To solve problems with existing color font formats we designed a next generation font format suitable for web and system fonts called COLRv1 which enables powerful 2D graphics glyph definitions (gradients, transforms), supports variations, and reuses existing glyph contour definitions. Previous color font formats embed bitmap files into the OpenType font containers. They do not scale with high quality and have a large binary size. OpenType SVG embeds vectors and scales better but requires complex parsers and rasterisers and does not interact with OpenType variations.
COLRv1 will allow smaller emoji files, reaching a size where it becomes feasible to use this type of color vector font as an emoji font format on the web.
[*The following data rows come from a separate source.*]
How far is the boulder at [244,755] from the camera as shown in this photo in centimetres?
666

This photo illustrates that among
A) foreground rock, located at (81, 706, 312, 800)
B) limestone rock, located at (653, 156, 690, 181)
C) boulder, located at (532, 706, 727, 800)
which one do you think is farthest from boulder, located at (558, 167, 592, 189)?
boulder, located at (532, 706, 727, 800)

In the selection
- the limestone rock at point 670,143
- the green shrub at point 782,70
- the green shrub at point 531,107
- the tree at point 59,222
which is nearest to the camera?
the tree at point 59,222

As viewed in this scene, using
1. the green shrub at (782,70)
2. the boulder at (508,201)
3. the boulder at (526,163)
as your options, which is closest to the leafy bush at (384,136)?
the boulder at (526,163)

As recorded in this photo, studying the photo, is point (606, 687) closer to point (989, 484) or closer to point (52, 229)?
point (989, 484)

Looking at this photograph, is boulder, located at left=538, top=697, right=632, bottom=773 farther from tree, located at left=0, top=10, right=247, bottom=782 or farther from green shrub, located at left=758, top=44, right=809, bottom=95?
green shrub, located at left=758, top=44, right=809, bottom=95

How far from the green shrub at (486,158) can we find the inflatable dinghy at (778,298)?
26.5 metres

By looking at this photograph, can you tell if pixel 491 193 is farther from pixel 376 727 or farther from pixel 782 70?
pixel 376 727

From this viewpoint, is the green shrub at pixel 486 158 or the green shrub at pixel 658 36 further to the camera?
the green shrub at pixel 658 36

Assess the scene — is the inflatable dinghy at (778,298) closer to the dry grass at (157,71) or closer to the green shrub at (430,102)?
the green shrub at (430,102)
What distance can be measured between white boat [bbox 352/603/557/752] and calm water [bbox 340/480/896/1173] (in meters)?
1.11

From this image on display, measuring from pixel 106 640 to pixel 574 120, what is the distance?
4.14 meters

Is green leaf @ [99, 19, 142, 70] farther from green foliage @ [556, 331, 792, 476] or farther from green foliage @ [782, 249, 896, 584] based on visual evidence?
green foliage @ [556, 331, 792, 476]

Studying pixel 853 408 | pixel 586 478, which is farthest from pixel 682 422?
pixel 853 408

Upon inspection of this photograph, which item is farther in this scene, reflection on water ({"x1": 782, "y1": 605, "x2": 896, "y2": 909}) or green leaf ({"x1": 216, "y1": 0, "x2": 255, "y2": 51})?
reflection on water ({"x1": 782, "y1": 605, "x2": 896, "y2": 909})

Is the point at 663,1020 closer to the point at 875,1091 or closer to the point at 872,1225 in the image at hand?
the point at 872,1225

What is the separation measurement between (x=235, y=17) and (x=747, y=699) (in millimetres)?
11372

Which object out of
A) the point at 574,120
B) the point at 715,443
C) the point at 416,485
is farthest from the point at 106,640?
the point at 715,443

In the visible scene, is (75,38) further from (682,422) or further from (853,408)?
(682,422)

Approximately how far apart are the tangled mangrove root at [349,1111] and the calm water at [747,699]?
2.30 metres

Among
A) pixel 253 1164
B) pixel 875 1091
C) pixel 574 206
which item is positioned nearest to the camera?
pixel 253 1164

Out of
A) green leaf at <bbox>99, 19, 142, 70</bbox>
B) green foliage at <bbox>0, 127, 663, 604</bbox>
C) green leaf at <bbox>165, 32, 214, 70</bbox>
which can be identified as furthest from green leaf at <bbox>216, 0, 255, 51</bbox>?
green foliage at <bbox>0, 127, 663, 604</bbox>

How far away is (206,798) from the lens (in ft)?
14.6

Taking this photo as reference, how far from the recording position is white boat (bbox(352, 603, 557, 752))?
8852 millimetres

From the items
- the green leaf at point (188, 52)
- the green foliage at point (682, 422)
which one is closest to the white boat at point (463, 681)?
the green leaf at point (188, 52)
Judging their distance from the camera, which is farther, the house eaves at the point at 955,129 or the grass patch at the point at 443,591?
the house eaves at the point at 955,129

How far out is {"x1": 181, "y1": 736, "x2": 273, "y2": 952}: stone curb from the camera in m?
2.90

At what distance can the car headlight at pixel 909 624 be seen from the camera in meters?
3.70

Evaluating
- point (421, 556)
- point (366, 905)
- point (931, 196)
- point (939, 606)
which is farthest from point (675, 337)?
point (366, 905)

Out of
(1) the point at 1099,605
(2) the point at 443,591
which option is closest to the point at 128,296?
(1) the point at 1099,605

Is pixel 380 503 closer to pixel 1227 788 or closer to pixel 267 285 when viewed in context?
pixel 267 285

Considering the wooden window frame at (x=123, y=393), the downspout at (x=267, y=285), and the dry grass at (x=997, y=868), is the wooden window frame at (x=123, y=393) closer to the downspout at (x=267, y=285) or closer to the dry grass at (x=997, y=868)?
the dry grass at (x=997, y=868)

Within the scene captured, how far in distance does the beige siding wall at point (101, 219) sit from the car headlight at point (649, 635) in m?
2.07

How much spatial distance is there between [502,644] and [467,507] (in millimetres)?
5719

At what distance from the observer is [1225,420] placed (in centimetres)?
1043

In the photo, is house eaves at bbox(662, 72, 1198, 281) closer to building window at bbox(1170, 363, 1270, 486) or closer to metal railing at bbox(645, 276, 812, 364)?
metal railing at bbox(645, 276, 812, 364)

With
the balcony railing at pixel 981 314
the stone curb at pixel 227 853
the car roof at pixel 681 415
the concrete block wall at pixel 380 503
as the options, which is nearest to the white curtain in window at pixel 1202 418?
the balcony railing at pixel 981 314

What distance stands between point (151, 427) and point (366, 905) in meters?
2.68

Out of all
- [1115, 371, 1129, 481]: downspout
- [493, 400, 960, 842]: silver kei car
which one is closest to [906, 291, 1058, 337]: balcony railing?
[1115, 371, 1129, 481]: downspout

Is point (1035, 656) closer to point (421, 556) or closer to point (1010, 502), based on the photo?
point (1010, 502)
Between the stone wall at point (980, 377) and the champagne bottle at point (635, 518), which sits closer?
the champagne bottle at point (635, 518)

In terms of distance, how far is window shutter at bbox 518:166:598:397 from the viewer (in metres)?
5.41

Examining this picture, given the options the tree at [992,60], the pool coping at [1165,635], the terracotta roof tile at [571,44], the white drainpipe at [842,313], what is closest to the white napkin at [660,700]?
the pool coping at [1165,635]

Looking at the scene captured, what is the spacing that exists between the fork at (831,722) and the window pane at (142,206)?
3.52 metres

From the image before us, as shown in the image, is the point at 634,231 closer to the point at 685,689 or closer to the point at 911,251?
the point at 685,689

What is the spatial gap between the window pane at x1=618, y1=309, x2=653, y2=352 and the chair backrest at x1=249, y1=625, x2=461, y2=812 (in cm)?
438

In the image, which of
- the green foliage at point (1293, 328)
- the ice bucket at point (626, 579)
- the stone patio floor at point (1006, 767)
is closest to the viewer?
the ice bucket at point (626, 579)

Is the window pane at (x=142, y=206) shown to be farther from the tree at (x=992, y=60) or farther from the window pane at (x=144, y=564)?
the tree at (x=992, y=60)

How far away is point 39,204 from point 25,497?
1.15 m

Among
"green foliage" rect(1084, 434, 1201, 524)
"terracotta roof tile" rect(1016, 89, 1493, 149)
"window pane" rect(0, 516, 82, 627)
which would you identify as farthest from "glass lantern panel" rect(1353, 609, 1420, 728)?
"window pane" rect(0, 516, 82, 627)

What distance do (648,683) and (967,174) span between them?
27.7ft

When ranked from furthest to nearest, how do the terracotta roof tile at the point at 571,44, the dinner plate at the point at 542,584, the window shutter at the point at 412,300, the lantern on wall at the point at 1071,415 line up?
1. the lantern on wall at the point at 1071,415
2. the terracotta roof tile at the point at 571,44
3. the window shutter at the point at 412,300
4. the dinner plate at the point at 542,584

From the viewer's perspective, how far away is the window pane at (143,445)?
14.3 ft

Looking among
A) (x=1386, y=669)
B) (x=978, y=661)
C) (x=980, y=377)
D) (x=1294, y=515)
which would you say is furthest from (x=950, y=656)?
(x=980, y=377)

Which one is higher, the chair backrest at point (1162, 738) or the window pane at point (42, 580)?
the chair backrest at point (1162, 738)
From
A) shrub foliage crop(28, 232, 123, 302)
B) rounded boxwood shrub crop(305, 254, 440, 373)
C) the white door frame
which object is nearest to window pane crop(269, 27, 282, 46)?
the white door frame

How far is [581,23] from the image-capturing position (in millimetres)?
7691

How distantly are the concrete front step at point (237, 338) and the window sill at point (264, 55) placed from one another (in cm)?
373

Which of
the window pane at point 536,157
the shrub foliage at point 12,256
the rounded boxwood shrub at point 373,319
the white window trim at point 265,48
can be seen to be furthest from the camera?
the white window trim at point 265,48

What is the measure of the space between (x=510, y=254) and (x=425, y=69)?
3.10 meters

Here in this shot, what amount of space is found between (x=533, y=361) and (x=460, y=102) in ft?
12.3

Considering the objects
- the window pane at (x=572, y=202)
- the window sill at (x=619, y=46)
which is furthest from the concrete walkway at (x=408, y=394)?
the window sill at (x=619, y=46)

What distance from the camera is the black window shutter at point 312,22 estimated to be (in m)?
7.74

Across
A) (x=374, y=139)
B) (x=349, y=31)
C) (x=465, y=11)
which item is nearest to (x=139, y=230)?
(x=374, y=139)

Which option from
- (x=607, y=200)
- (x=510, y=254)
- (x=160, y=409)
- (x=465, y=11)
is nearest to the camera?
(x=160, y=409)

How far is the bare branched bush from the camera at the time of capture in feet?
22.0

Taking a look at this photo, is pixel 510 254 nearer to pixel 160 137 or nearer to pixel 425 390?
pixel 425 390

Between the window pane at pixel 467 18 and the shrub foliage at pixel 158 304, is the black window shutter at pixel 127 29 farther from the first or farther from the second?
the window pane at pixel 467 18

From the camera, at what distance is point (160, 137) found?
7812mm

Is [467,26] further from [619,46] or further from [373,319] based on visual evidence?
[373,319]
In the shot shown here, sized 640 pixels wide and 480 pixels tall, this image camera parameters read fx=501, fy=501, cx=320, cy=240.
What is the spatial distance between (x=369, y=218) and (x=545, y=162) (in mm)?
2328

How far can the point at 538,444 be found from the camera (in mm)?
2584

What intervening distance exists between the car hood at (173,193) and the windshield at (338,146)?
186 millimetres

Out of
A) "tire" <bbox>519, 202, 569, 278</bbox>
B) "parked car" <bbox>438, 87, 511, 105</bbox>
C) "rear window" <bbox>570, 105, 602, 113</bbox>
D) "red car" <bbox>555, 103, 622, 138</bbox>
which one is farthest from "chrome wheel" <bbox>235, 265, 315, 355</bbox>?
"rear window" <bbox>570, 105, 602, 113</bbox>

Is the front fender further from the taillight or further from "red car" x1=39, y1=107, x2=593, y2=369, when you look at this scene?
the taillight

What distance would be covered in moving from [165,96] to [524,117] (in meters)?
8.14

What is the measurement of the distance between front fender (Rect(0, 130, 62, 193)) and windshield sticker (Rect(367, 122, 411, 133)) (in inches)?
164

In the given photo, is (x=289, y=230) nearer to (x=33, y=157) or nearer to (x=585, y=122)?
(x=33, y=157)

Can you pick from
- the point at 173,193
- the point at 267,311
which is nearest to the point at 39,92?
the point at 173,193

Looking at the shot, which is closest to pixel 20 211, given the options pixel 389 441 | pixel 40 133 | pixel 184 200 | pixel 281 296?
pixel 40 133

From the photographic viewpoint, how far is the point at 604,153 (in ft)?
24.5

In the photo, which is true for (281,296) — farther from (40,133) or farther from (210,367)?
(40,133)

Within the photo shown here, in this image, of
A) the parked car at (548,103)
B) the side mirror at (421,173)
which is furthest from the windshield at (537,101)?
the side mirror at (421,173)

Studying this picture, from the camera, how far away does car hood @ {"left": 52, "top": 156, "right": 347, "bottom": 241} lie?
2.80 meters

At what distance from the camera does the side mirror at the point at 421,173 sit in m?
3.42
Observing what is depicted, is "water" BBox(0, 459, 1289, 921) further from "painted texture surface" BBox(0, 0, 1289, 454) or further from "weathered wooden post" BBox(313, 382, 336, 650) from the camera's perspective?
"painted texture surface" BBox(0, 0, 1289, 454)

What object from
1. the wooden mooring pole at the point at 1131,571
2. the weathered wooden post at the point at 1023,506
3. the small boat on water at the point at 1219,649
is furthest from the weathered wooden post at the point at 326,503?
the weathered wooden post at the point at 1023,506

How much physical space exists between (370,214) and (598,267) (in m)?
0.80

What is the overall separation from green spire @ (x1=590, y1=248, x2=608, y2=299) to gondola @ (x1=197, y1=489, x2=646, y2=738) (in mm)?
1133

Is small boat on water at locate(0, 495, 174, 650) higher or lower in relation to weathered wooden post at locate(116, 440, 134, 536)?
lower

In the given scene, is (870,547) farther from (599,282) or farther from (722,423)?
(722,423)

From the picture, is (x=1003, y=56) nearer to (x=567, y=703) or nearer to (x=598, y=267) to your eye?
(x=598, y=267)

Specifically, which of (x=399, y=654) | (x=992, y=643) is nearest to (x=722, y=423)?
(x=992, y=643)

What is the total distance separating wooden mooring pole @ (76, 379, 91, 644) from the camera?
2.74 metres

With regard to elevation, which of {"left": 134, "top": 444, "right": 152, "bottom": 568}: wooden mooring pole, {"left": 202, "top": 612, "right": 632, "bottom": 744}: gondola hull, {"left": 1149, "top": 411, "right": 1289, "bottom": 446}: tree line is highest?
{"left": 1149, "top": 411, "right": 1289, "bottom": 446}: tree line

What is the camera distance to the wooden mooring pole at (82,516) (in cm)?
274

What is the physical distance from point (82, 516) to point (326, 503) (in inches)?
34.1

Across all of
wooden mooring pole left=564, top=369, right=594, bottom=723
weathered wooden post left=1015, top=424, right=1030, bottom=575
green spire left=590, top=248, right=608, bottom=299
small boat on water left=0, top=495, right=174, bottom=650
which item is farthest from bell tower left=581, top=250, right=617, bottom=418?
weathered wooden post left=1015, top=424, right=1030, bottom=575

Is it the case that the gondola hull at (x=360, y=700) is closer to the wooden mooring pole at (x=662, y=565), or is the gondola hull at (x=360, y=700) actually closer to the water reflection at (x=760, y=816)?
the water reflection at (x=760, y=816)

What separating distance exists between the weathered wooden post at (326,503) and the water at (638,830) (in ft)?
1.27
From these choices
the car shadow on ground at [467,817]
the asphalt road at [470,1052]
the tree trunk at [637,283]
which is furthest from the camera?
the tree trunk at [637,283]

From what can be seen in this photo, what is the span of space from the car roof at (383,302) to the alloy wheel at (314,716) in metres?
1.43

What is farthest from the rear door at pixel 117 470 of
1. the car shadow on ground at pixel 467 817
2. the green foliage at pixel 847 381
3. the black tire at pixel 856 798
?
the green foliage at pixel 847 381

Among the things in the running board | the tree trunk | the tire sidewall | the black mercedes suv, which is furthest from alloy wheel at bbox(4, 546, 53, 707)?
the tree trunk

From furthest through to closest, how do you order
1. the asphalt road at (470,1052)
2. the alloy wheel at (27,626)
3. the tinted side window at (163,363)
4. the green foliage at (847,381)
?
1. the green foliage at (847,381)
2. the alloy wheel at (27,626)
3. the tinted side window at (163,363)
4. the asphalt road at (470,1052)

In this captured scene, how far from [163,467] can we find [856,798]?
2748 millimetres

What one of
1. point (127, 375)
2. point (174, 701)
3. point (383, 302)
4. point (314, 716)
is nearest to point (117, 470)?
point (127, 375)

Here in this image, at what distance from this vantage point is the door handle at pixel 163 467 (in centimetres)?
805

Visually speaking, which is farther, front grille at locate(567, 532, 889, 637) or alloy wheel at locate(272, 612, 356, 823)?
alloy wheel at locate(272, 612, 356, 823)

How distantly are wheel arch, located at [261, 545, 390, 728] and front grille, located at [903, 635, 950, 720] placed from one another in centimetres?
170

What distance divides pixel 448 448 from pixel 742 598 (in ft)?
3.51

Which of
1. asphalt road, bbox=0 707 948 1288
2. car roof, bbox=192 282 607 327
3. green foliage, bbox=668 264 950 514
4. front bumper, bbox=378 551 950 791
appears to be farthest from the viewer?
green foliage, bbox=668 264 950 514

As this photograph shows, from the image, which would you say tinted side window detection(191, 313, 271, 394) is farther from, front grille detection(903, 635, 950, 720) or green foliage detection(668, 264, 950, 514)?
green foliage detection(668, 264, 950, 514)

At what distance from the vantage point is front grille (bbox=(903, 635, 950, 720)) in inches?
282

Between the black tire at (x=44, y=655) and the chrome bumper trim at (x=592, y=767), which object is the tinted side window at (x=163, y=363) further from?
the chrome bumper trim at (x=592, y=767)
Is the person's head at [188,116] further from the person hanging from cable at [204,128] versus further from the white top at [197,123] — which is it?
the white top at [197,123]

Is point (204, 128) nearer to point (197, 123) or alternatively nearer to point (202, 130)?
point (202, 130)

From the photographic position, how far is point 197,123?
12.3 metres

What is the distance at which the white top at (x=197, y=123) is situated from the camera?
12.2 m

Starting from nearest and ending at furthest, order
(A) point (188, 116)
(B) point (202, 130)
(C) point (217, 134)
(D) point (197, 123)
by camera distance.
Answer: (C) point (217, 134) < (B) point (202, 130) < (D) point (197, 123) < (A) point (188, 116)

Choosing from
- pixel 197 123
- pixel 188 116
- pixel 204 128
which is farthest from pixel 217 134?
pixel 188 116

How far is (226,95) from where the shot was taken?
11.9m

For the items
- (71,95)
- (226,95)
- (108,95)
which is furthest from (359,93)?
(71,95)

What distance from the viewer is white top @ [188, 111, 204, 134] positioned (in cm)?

Together with the Google Fonts team we consider COLRv1 the prospective successor format for the Google Noto emoji font and a prototype of Noto emoji exists in COLRv1. COLRv1 addresses scaling fidelity issues with bitmap fonts (particularly when up-scaled to large font sizes or high resolution displays). In experiments we've seen that we can bring down the emoji font size to about a fifth while at the same time increasing rendering fidelity. The reduced emoji font file size is as long as every Unicode iteration brings a large increase in new emoji and emoji sequence combinations. The development of a new format was necessary to incorporate support for OpenType variations, overcome parsing complexity and file size issues over OpenType SVG.
The intent to prototype means the intent to include code in Skia and FreeType and in Blink to enable support for displaying fonts of this format when a respective flag is active.
Feature adoption by other browsers has an influence on whether this format picks up traction. The current spec and prototyping work includes publishing tools for font vendors to produce COLRv1 fonts based off of a set of SVG images, see https://github.com/googlefonts/nanoemoji We are prototyping a version of Noto Color Emoji, Google's own emoji font to migrate to this format to save space and improve rendering quality.
On Tuesday, January 26, 2021 at 3:59:15 PM UTC+2 Dominik Röttsches wrote:
TAG review
Currently only at the stage of publishing of Intent to Prototype.
Specification is developed outside of W3C, aiming for inclusion into the OpenType spec and ISO/MPEG Open Font Format.TAG review status
Not applicable as different standards bodies? Feedback is welcome.
Please note that the TAG regularly reviews specs from outside W3C, e.g. WHATWG, TC39, IETF etc, even some early proposals that have not yet found the right venue. So, while TAG review is certainly not required, none of these are reasons that preclude it.
TAG review
Currently only at the stage of publishing of Intent to Prototype.
Specification is developed outside of W3C, aiming for inclusion into the OpenType spec and ISO/MPEG Open Font Format.TAG review status
Not applicable as different standards bodies? Feedback is welcome.